Nursing home chain with local ties resolve allegations with DOJ

The Department of Justice (DOJ) says that two nursing home chains in Western Washington have resolved allegations they violated the Americans with Disabilities Act (ADA) by denying admission to prospective residents because of their Substance Use Disorder (SUD). 

One of the nursing home groups resolved a second ADA complaint that it failed to provide a sign-language interpreter for a patient who is deaf.

Avalon Health Care Management Inc. manages three care centers in Western Washington: Avalon Care Center Federal Way; Benson Heights Rehabilitation Center; and Grays Harbor Health and Rehabilitation. 

The company previously managed Willapa Harbor Health and Rehabilitation. 

According to officials, an investigation by the U.S. Attorney’s Office determined that Avalon facilities engaged in discrimination by denying admission to individuals with a Substance Use Disorder (SUD). The U.S. Attorney’s Office found that in some instances, patients were denied admission because they were prescribed FDA approved medication for Opioid Use Disorder (OUD). 

As part of the settlement Avalon will submit a draft non-discrimination policy to the U.S. Attorney’s Office for review. After approval, Avalon will post the policy at its facilities and will train its employees and contractors on the policy and on medications to treat SUD. Avalon will keep training and admission logs for review by the government and will alert government investigators to any ADA complaints. 
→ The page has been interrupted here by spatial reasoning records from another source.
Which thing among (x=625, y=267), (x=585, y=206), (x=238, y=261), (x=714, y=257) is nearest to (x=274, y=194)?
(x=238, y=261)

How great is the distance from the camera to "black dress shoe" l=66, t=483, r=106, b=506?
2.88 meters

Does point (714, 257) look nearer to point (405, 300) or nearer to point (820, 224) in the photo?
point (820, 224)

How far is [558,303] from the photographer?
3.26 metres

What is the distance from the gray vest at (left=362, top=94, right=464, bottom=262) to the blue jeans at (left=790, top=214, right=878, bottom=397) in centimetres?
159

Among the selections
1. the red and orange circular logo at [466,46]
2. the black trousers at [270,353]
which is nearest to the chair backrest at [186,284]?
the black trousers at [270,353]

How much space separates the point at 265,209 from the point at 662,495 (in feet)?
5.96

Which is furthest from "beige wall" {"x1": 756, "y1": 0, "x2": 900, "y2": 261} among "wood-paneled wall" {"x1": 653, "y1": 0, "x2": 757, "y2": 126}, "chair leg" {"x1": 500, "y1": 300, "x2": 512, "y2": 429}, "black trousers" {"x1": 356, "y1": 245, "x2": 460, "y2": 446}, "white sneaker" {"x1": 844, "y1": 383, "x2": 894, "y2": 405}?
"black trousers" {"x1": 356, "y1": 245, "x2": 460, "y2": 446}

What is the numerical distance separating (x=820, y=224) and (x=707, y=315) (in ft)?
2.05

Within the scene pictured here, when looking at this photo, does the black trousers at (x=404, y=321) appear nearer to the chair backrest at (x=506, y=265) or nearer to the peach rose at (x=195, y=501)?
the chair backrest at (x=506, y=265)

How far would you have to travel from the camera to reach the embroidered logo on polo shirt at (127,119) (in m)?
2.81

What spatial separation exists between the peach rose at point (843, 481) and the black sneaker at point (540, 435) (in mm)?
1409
Avalon is to pay the government $12,000. However, $10,000 of the penalty is suspended pending successful compliance with the requirements of the settlement.

Arcadia Medical Resorts operates two skilled nursing care facilities in Renton as well as facilities in University Place and Union Gap, Washington. 
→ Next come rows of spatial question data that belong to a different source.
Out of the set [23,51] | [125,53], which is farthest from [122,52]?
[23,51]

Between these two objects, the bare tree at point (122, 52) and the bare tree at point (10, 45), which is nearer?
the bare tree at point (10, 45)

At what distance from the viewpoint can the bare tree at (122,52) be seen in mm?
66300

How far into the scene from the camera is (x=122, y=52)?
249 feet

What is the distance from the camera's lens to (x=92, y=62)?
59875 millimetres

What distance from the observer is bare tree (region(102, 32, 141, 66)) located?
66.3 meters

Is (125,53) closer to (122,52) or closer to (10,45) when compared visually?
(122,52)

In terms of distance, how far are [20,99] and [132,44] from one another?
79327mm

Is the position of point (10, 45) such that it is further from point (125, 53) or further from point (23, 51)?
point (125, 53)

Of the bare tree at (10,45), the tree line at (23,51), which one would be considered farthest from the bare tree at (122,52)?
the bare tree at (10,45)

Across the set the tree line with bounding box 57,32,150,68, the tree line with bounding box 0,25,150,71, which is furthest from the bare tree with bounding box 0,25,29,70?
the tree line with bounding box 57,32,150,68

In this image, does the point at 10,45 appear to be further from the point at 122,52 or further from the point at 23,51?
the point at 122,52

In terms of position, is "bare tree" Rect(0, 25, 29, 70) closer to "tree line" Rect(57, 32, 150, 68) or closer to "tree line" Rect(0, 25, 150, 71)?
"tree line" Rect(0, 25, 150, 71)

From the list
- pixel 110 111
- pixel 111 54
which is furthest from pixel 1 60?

The U.S. Attorney’s Office investigation determined that individuals were denied admission to the Arcadia facilities because of their Substance Use Disorder (SUD). Arcadia agrees to update its policies and not discriminate against persons who have been prescribed medication for their Opioid Use Disorder. The chain will undertake new training and keep logs of training and patient admissions. Any ADA complaints will be forwarded to the U.S. Attorney’s Office. Like Avalon, Arcadia will pay the government $12,000. However, $10,000 of the penalty is suspended pending successful compliance with the requirements of the settlement.

Finally, in a different settlement, Avalon Health Care – Federal Way LLC, has agreed to pay a patient who is deaf $20,500, for violating the ADA by failing to provide the patient with a qualified sign-language interpreter while the patient was recovering from back surgery. The patient was in the facility from February 18, 2021, to March 11, 2021. Avalon did not act on the patient’s requests for a sign-language interpreter so the patient could not communicate with staff about her treatment plan or physical therapy.

Avalon disputes many of the government findings, but to avoid the cost and uncertainty of litigation, is choosing to resolve the matter, according to the DOJ. 

The settlement requires Avalon to put training, policies, and procedures in place to ensure staff do not violate the ADA and provide appropriate communication devices or services to the patients who need such assistance. The settlement lists a number of required improvements regarding evaluations, contracting, dissemination of policies and complaint tracking. The government will review the compliance for 18 months.

The patient who is deaf was referred to the U.S. Attorney’s Office by the Northwest Justice Project.